Rows on spatial positioning:
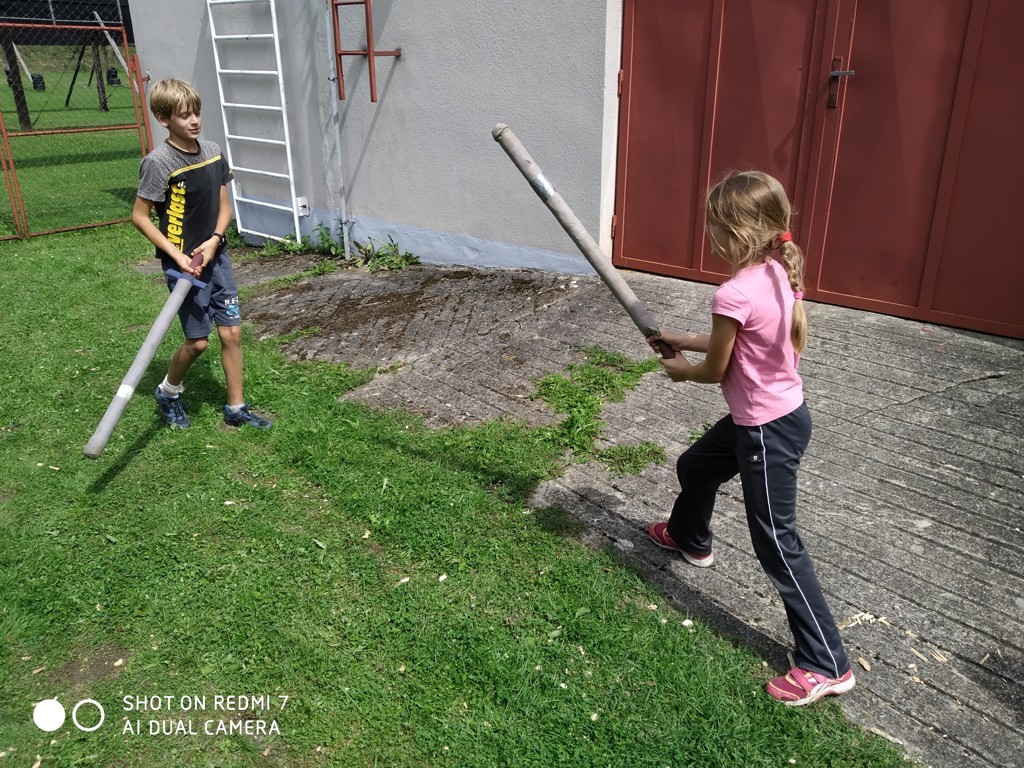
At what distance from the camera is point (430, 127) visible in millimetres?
7426

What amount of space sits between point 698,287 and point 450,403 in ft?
7.74

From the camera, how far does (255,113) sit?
364 inches

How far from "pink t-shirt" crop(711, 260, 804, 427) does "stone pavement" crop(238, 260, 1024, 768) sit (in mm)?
908

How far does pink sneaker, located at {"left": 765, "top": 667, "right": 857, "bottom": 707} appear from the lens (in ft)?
8.66

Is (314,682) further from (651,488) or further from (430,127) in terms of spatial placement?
(430,127)

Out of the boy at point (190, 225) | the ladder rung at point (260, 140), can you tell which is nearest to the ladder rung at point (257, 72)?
the ladder rung at point (260, 140)

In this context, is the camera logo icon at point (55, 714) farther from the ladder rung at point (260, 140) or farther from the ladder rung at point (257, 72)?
the ladder rung at point (257, 72)

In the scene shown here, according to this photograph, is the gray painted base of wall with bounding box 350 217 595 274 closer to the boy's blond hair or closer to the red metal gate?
the red metal gate

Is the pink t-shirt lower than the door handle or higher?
lower

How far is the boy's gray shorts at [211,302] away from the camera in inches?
176

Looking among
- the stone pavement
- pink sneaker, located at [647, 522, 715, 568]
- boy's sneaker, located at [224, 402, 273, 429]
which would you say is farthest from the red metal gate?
boy's sneaker, located at [224, 402, 273, 429]

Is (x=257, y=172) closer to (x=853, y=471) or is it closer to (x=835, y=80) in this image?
(x=835, y=80)

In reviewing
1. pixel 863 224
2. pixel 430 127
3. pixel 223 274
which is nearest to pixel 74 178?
pixel 430 127

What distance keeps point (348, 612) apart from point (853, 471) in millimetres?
2473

PROBLEM: Extract, word for word, the stretch of rows from the line containing "Out of the boy" through the end of the rows, with both ends included.

ANSWER BELOW:
Out of the boy at point (190, 225) | the ladder rung at point (260, 140), can you tell which is nearest to the ladder rung at point (257, 72)?
the ladder rung at point (260, 140)

In this context, is the camera logo icon at point (55, 714) farther from the ladder rung at point (260, 140) or farther from the ladder rung at point (257, 72)?
the ladder rung at point (257, 72)

In the scene shown here, according to this photograph, is the gray painted base of wall with bounding box 350 217 595 274 closer to the boy's blond hair or closer to the red metal gate?
the red metal gate

Is the pink t-shirt lower than the door handle or higher?
lower

How far is the boy's gray shorts at [211,302] away from the camera in inches?
176

Looking among
- the stone pavement
- pink sneaker, located at [647, 522, 715, 568]
- boy's sneaker, located at [224, 402, 273, 429]
which would you say is farthest from the red metal gate?
boy's sneaker, located at [224, 402, 273, 429]

Is (x=257, y=172) closer to (x=853, y=471) or is it closer to (x=835, y=80) in this image?
(x=835, y=80)

In reviewing
1. pixel 863 224
2. pixel 430 127
3. pixel 223 274
which is nearest to pixel 74 178?
pixel 430 127

What distance keeps point (348, 612) apart from point (853, 471) in millimetres?
2473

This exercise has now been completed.